- [Records shown]
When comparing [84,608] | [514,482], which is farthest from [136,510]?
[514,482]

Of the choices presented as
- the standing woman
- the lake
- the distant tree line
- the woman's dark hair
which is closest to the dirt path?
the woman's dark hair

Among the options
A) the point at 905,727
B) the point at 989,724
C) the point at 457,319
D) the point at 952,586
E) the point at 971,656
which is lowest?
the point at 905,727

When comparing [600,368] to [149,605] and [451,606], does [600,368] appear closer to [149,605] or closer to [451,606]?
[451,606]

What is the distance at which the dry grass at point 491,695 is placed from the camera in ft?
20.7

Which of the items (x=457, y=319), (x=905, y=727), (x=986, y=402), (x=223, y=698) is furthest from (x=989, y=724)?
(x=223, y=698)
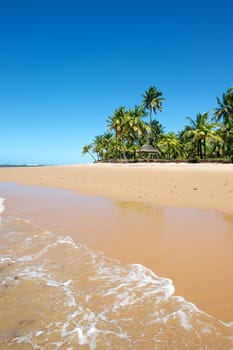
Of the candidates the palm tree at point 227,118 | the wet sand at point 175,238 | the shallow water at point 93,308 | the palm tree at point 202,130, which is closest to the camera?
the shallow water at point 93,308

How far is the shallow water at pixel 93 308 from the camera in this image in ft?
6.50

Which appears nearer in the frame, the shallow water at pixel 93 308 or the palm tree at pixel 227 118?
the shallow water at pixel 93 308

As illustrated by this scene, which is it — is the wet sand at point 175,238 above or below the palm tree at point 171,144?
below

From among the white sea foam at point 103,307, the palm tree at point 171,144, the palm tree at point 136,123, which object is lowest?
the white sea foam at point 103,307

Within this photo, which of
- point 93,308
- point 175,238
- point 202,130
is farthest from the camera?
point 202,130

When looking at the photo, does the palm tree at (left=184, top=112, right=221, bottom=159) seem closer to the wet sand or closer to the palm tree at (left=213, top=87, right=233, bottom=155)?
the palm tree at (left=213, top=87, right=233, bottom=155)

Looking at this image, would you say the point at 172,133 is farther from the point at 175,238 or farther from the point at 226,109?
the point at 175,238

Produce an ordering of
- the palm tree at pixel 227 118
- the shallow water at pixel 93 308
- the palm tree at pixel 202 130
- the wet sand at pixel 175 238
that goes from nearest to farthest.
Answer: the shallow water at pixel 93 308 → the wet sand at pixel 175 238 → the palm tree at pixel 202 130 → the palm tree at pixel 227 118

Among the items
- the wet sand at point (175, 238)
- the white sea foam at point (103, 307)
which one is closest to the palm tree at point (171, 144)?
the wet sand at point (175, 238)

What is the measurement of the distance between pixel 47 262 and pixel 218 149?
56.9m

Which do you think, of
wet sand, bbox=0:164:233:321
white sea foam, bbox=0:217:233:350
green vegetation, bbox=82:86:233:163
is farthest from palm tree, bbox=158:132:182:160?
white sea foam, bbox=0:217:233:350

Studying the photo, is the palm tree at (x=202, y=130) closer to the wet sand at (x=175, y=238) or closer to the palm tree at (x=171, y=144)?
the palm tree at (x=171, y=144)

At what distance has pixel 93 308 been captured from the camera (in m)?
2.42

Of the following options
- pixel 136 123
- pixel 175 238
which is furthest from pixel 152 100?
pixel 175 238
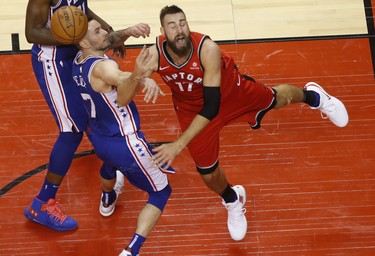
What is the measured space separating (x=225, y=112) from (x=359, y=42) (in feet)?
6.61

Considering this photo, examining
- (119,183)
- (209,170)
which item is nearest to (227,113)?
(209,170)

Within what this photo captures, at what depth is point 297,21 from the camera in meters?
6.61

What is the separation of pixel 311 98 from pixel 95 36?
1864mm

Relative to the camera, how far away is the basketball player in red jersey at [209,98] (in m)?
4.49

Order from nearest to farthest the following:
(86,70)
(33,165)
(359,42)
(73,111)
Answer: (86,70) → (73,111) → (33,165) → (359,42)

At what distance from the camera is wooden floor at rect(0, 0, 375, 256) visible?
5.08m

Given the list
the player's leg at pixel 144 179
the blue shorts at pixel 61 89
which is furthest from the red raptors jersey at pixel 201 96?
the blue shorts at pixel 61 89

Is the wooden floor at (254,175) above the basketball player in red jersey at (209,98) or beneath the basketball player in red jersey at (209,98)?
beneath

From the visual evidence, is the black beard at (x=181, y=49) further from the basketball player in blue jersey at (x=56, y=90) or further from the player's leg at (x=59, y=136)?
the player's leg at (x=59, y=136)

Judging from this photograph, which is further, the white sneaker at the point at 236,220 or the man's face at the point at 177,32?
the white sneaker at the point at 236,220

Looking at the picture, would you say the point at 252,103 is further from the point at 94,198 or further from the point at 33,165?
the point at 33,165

- [Problem statement] Convert the items above into a numbered list with one line per entry. Skip the blank lines and leave the pictures out.

- [Task output]
1. When comparing [84,608] | [514,482], which is farthest from [136,510]?
2. [514,482]
3. Of the choices presented as
4. - the standing woman
5. - the lake
6. - the distant tree line
7. - the woman's dark hair
8. which is closest to the dirt path?
9. the woman's dark hair
10. Among the options
11. A) the point at 905,727
12. B) the point at 989,724
13. C) the point at 457,319
14. D) the point at 952,586
15. E) the point at 971,656
16. which is lowest?
17. the point at 905,727
18. When comparing [600,368] to [149,605] and [451,606], does [600,368] appear closer to [149,605] or closer to [451,606]?
19. [451,606]
20. What is the distance at which the dry grass at point 491,695 is placed from the camera in ft?
21. 20.7
22. Which of the items (x=457, y=319), (x=905, y=727), (x=986, y=402), (x=223, y=698) is furthest from (x=989, y=724)?
23. (x=223, y=698)
24. Of the candidates the palm tree at point 227,118 | the wet sand at point 175,238 | the shallow water at point 93,308 | the palm tree at point 202,130, which is closest to the camera?
25. the shallow water at point 93,308
26. How far is the shallow water at pixel 93 308 from the camera in this image in ft?
27. 6.50
28. Which appears nearer in the frame, the shallow water at pixel 93 308 or the palm tree at pixel 227 118?
29. the shallow water at pixel 93 308
30. As illustrated by this scene, which is it — is the wet sand at point 175,238 above or below the palm tree at point 171,144?
31. below
32. From among the white sea foam at point 103,307, the palm tree at point 171,144, the palm tree at point 136,123, which object is lowest?
33. the white sea foam at point 103,307
34. Within this photo, which of
35. - point 93,308
36. - point 175,238
37. - point 202,130
38. is farthest from the camera?
39. point 202,130
40. When looking at the photo, does the palm tree at (left=184, top=112, right=221, bottom=159) seem closer to the wet sand or closer to the palm tree at (left=213, top=87, right=233, bottom=155)?
41. the palm tree at (left=213, top=87, right=233, bottom=155)
42. Looking at this image, would you say the point at 172,133 is farther from the point at 175,238 or farther from the point at 226,109?
43. the point at 175,238
44. Produce an ordering of
45. - the palm tree at pixel 227 118
46. - the shallow water at pixel 93 308
47. - the palm tree at pixel 202 130
48. - the wet sand at pixel 175 238
49. that goes from nearest to farthest.
50. Answer: the shallow water at pixel 93 308 → the wet sand at pixel 175 238 → the palm tree at pixel 202 130 → the palm tree at pixel 227 118
51. Among the items
52. - the wet sand at point (175, 238)
53. - the white sea foam at point (103, 307)
54. which one is closest to the palm tree at point (171, 144)?
55. the wet sand at point (175, 238)
56. What is the measurement of the distance between pixel 47 262 and pixel 218 149?
57. 56.9m
58. Which do you think, of
59. wet sand, bbox=0:164:233:321
60. white sea foam, bbox=0:217:233:350
61. green vegetation, bbox=82:86:233:163
62. is farthest from palm tree, bbox=158:132:182:160?
63. white sea foam, bbox=0:217:233:350
64. Studying the photo, is the palm tree at (x=202, y=130) closer to the wet sand at (x=175, y=238) or closer to the palm tree at (x=171, y=144)?
65. the palm tree at (x=171, y=144)
66. At what distance has pixel 93 308 been captured from the camera (in m)?
67. 2.42
68. Of the following options
69. - pixel 136 123
70. - pixel 175 238
71. which is furthest from pixel 152 100?
72. pixel 175 238
73. What is the measured space separating (x=225, y=112) from (x=359, y=42) (in feet)?
74. 6.61
75. Considering this photo, examining
76. - (119,183)
77. - (209,170)
78. which item is nearest to (227,113)?
79. (209,170)
80. Within what this photo captures, at what depth is point 297,21 from the camera in meters?
81. 6.61
82. What is the separation of pixel 311 98 from pixel 95 36?
83. 1864mm
84. Relative to the camera, how far away is the basketball player in red jersey at [209,98] (in m)?
85. 4.49
86. Order from nearest to farthest the following:
87. (86,70)
88. (33,165)
89. (359,42)
90. (73,111)
91. Answer: (86,70) → (73,111) → (33,165) → (359,42)
92. At what distance from the camera is wooden floor at rect(0, 0, 375, 256) visible?
93. 5.08m
94. Given the list
95. the player's leg at pixel 144 179
96. the blue shorts at pixel 61 89
97. which is furthest from the red raptors jersey at pixel 201 96?
98. the blue shorts at pixel 61 89
99. Is the wooden floor at (254,175) above the basketball player in red jersey at (209,98) or beneath the basketball player in red jersey at (209,98)?
100. beneath
101. From the visual evidence, is the black beard at (x=181, y=49) further from the basketball player in blue jersey at (x=56, y=90) or further from the player's leg at (x=59, y=136)?
102. the player's leg at (x=59, y=136)
103. Judging from this photograph, which is further, the white sneaker at the point at 236,220 or the man's face at the point at 177,32?
104. the white sneaker at the point at 236,220
105. Looking at the picture, would you say the point at 252,103 is further from the point at 94,198 or further from the point at 33,165?
106. the point at 33,165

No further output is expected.